◆ INSTRUÇÕES ◆
#1 Atualize a passagem do texto sobre o espelho que vai de "Mas se é tão" até "Mas por quê?", trocando "susto" por "espanto".
#2 Resuma em duas frases o texto sobre o espelho.

◆ TRECHO DO TEXTO ◆
◆ ◆ ◆

Meus vizinhos de andar possuem um gato chamado Tommy. Às vezes, o Tommy escapa e entra no meu apartamento.  Ele corre pela sala, pela cozinha e, quando passa diante do espelho no corredor, toma um susto daqueles! Enxerga sua imagem e se arrepia todo, as orelhas empinam, o rabo fica como um ponto de exclamação. Ele se prepara para atacar ou fugir. 

Assim como Tommy, muitos animais não dispõem da capacidade de reconhecer seu próprio reflexo no espelho. Uns acham que é outro bicho, outros sequer compreendem o que estão vendo. 

Com as pessoas, isso é diferente. A maioria de nós não só consegue identificar o reflexo no espelho, como também se reconhecer em retratos, filmagens, desenhos e até em caricaturas que só de longe lembram nossos traços. 

Mas se é tão fácil e intuitivo ter consciência das próprias características físicas, por que nem sempre acontece o mesmo com nossos traços internos? 

Se houvesse um espelho capaz de refletir o eu interior, aposto que muitas pessoas tomariam um susto. Tal como o Tommy, elas veriam alguém muito diferente do que acham que são. Ou, pior ainda, veriam apenas um amontoado de características incompreensíveis, uma forma difusa, um vulto de indivíduo. Mas por quê? 

Para a Ciência Logosófica, a maior parte da humanidade vive de maneira inconsciente. Ou seja, não dispõe de um espelho interno capaz de refletir os pensamentos, sentimentos, deficiências e virtudes. Vivemos, trabalhamos, sofremos e nos alegramos, lutamos e descansamos, mas pouquíssimas vezes paramos para efetivamente pensar sobre o ato de viver, de trabalhar, de sofrer e de se alegrar, de lutar e descansar.

◆ ◆ ◆

◆ MATERIAL FORNECIDO ◆
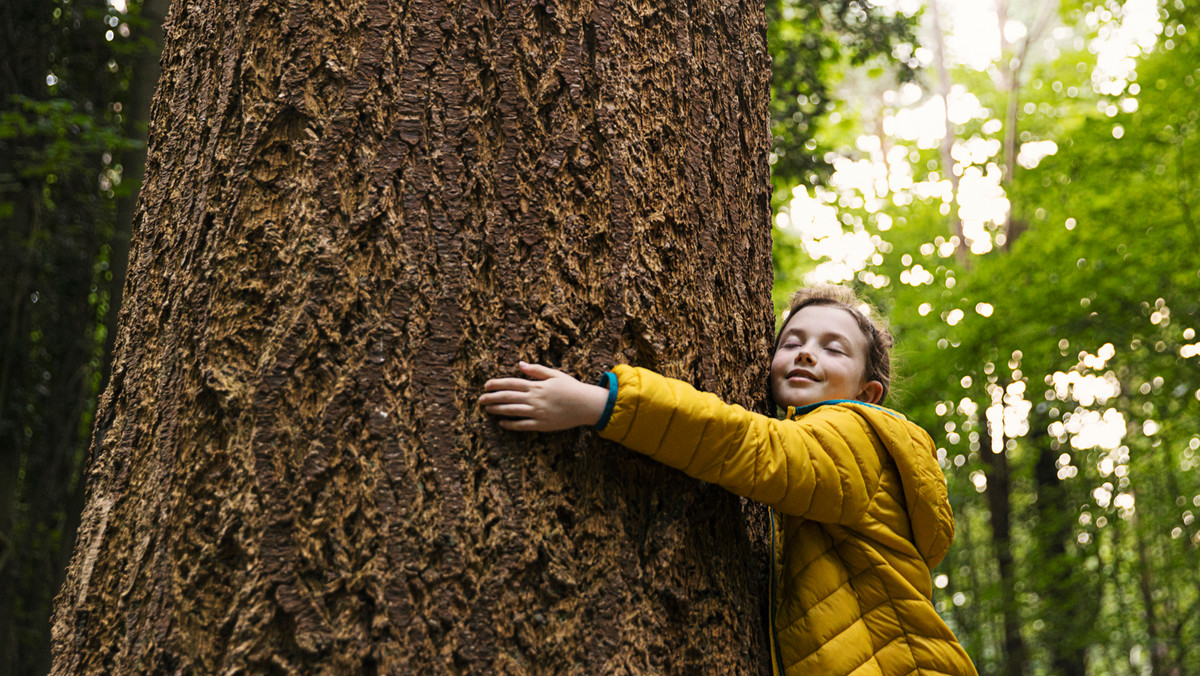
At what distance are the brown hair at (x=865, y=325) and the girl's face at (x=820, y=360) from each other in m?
Answer: 0.03

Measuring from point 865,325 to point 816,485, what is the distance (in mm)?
804

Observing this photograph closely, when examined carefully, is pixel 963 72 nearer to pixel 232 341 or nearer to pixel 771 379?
pixel 771 379

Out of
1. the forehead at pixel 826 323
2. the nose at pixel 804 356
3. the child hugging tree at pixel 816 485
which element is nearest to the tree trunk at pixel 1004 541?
the forehead at pixel 826 323

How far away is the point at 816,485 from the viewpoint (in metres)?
1.76

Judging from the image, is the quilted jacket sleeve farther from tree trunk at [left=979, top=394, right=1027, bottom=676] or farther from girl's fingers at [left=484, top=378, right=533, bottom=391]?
tree trunk at [left=979, top=394, right=1027, bottom=676]

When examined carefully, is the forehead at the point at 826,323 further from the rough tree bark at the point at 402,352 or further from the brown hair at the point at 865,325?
the rough tree bark at the point at 402,352

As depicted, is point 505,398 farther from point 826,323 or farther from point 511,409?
point 826,323

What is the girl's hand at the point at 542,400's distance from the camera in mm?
1436

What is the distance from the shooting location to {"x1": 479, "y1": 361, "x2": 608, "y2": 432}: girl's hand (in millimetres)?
1436

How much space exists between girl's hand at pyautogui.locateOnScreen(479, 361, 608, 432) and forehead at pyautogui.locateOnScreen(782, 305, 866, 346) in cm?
98

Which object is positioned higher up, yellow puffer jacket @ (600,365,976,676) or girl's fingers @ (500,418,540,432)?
girl's fingers @ (500,418,540,432)

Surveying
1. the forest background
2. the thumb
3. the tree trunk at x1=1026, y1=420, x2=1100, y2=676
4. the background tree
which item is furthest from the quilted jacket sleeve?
the tree trunk at x1=1026, y1=420, x2=1100, y2=676

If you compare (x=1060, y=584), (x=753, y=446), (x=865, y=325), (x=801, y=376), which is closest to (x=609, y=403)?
(x=753, y=446)

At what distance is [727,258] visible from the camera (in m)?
1.83
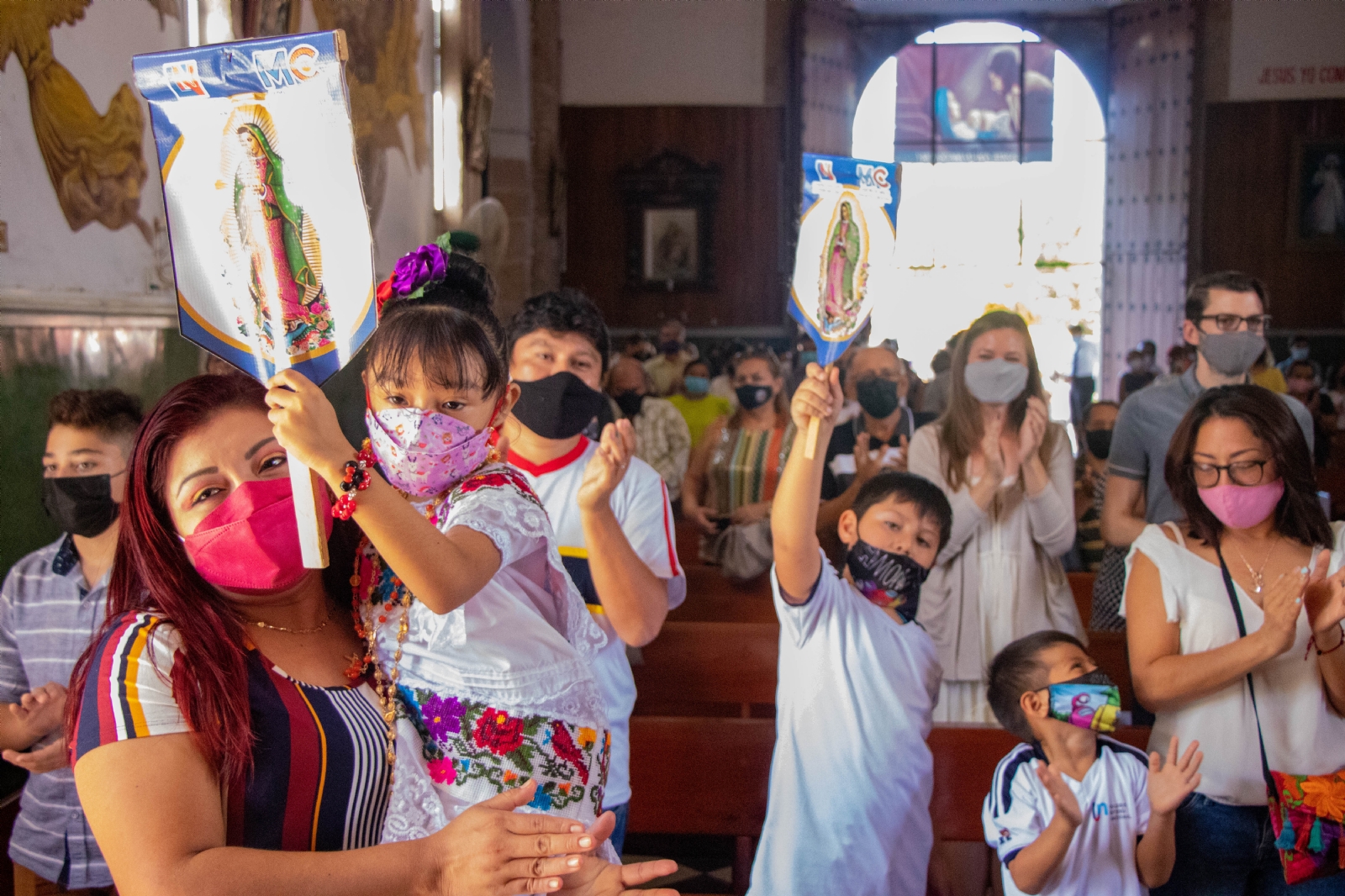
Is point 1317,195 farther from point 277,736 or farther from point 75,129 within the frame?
point 277,736

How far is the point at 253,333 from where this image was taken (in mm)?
1369

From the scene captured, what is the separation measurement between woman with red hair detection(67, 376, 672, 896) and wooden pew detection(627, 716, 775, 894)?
1.58 meters

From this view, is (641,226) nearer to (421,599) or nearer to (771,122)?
(771,122)

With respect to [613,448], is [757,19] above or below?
above

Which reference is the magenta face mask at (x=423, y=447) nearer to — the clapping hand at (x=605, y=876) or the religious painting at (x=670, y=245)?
the clapping hand at (x=605, y=876)

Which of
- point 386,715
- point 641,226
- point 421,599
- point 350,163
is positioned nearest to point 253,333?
point 350,163

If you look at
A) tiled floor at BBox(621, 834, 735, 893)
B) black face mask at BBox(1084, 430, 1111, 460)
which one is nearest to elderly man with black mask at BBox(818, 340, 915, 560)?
tiled floor at BBox(621, 834, 735, 893)

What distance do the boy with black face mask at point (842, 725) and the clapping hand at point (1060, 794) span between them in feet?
0.89

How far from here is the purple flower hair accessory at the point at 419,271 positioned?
5.60 feet

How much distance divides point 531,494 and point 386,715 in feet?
1.25

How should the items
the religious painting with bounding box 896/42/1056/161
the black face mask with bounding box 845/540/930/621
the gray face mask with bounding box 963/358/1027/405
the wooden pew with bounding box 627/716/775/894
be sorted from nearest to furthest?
the black face mask with bounding box 845/540/930/621 < the wooden pew with bounding box 627/716/775/894 < the gray face mask with bounding box 963/358/1027/405 < the religious painting with bounding box 896/42/1056/161

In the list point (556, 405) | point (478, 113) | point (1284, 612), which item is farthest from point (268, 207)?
point (478, 113)

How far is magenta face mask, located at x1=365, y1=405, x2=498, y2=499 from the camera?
62.1 inches

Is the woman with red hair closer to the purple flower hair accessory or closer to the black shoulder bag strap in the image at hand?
the purple flower hair accessory
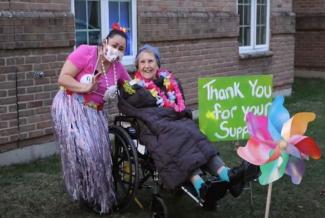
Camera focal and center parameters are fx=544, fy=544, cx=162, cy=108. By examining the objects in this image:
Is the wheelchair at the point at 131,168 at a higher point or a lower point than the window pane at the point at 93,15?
lower

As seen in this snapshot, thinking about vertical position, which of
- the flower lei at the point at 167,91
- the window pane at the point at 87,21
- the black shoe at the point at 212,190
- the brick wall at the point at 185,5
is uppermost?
the brick wall at the point at 185,5

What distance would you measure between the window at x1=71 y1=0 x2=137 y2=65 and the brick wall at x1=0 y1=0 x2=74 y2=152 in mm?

◆ ◆ ◆

◆ RESPOSTAS ◆
#1
Mas se é tão fácil e intuitivo ter consciência das próprias características físicas, por que nem sempre acontece o mesmo com nossos traços internos? 

Se houvesse um espelho capaz de refletir o eu interior, aposto que muitas pessoas tomariam um espanto. Tal como o Tommy, elas veriam alguém muito diferente do que acham que são. Ou, pior ainda, veriam apenas um amontoado de características incompreensíveis, uma forma difusa, um vulto de indivíduo. Mas por quê?

#2 O gato Tommy, como muitos animais, não reconhece o próprio reflexo no espelho, enquanto a maioria das pessoas se identifica no espelho e também em retratos, filmagens e desenhos. Apesar disso, nem sempre temos consciência dos nossos traços internos, pois, segundo a Ciência Logosófica, a maior parte da humanidade vive de maneira inconsciente, sem um espelho interno que reflita pensamentos, sentimentos, deficiências e virtudes.